##### Textausschnitt

DOMRADIO.DE: Wenn Sie einen schweren Krankheitsfall haben, den Sie hier nicht operieren können und die Person ins Krankenhaus muss, dann kostet das Geld. Dann wird es kompliziert, oder?

Dechêne: Ja. Ich hatte neulich einen urologischen Fall, den ich an meinen geschätzten Kollegen weitergeben konnte, der das auch ohne viel Nachfragen weiter behandelt. Ich habe auch mit einer gynäkologische Kollegin ein kleines Netzwerk, die mir hilft, wenn es um eine größere Operation geht.

Das hatten wir auch schon mal, da muss man halt verhandeln. Das übernimmt zum Teil der Sozialdienst katholischer Frauen. Der muss dann mit dem Krankenhaus verhandeln, ob man da "Fünfe gerade sein lässt".

DOMRADIO.DE: Also sind irgendwo auch Grenzen gesetzt?

Dechêne: Wir können so große Operationen nicht finanzieren. Es gibt ein Spendenkonto, das nicht so besonders gut bestückt ist. Ich bin auch über die Finanzflüsse nicht immer informiert. So grob reicht es einigermaßen, um die Medikamente zu finanzieren. Das ist der normale Alltag.

Es kommen ab und zu Leute, die Kreislaufmittel, Kopfschmerztabletten oder Antibiotika brauchen. Das kriegen wir finanziert. Aber bei einer großen Operation, die vier- oder fünfstellige Beträge kosten würde, sind unsere Grenzen dann schon überschritten.

SKM Köln hilft Obdachlosen / © Dutchmen Photography (shutterstock)
SKM Köln hilft Obdachlosen / © Dutchmen Photography ( shutterstock )

DOMRADIO.DE: Wir steuern auf die kalte Jahreszeit zu. Wie kann jeder einzelne Bürger dafür sorgen, dass es Obdachlosen auf der Straße besser geht?

Dechêne: Ich möchte den Menschen nicht irgendwelche Vorschriften machen, was sie tun oder lassen sollen. Das kann jeder für sich entscheiden.

Wenn ich als Arzt sehe, dass es einem Obdachlosen schlecht geht, er Schüttelfrost oder eine offene Wunde hat, dann sehe ich zu, dass ich ihm helfen kann. Ich will ich den einzelnen Menschen keine Vorschläge machen. Das ist auch ein Stück weit Aufgabe der Kommunen, die für die Obdachlosen sorgen.

Es ist ist eine Aufgabe von Politik, Armut und soziale Ungleichheit anzugehen oder eben nicht. Ich habe interessehalber nur zufällig noch eine Statistik über die wachsende soziale Ungleichheit gelesen. Wenn wir eine immer größer werdende Lücke zwischen Arm und Reich haben, dann ist das auch nicht gut für unsere Demokratie. Dann koppeln sich auch die Armen ab, gehen nicht mehr wählen oder wählen Faschisten und sagen, dass sie sich von den demokratischen Parteien nichts mehr erhoffen.

##########
##### Untersuchte Daten

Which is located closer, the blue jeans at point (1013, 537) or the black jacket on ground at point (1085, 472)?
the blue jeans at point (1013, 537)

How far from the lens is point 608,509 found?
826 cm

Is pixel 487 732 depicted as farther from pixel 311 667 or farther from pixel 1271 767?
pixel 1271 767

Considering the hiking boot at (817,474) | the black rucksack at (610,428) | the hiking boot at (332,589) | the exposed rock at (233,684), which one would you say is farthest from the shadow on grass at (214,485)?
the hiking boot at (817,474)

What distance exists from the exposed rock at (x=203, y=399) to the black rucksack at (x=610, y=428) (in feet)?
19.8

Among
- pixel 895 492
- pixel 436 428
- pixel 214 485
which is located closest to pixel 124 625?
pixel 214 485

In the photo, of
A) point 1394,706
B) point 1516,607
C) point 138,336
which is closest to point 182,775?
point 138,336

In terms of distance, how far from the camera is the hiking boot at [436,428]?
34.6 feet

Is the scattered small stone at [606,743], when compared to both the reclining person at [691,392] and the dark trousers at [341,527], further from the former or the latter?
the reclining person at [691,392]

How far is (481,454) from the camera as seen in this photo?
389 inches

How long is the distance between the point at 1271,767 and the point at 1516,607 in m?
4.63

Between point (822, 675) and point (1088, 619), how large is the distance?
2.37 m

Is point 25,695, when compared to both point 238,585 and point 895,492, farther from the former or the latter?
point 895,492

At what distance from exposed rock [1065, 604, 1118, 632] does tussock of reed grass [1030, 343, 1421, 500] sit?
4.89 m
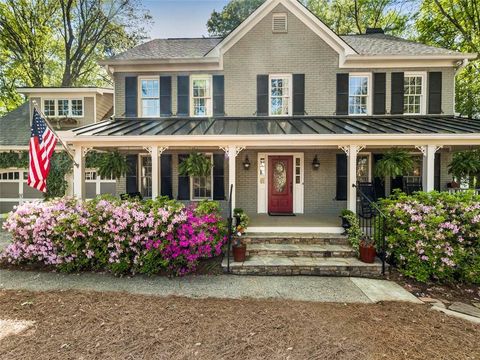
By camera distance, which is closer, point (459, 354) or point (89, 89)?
point (459, 354)

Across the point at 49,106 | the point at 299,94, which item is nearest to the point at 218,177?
the point at 299,94

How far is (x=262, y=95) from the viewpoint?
9.18m

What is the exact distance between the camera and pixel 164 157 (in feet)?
30.3

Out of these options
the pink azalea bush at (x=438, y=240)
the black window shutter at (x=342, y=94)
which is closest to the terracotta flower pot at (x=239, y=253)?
the pink azalea bush at (x=438, y=240)

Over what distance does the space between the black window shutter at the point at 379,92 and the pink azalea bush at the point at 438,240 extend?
4.70 m

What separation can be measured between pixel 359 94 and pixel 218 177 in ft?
20.4

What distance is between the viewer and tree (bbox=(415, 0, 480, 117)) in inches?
590

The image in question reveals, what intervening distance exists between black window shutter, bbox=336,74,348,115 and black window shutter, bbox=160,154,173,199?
6.59 metres

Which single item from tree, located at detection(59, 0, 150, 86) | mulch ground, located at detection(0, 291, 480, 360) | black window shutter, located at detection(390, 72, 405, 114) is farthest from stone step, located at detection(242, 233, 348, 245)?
tree, located at detection(59, 0, 150, 86)

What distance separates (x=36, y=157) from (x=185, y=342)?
5346 mm

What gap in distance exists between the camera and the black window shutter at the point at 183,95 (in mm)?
9414

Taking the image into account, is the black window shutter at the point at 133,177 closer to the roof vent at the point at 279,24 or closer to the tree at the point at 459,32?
the roof vent at the point at 279,24

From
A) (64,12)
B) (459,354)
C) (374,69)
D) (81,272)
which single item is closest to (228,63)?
(374,69)

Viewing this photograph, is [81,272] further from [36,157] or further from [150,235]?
[36,157]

##########

- [Ziel der Übung]: Wiederhole aus dem Interview zur medizinischen Hilfe für Obdachlose den Abschnitt von „Dechêne: Wir können so“ bis „der normale Alltag.“ wortwörtlich.

- [Ergebnis der Übung]:
Dechêne: Wir können so große Operationen nicht finanzieren. Es gibt ein Spendenkonto, das nicht so besonders gut bestückt ist. Ich bin auch über die Finanzflüsse nicht immer informiert. So grob reicht es einigermaßen, um die Medikamente zu finanzieren. Das ist der normale Alltag.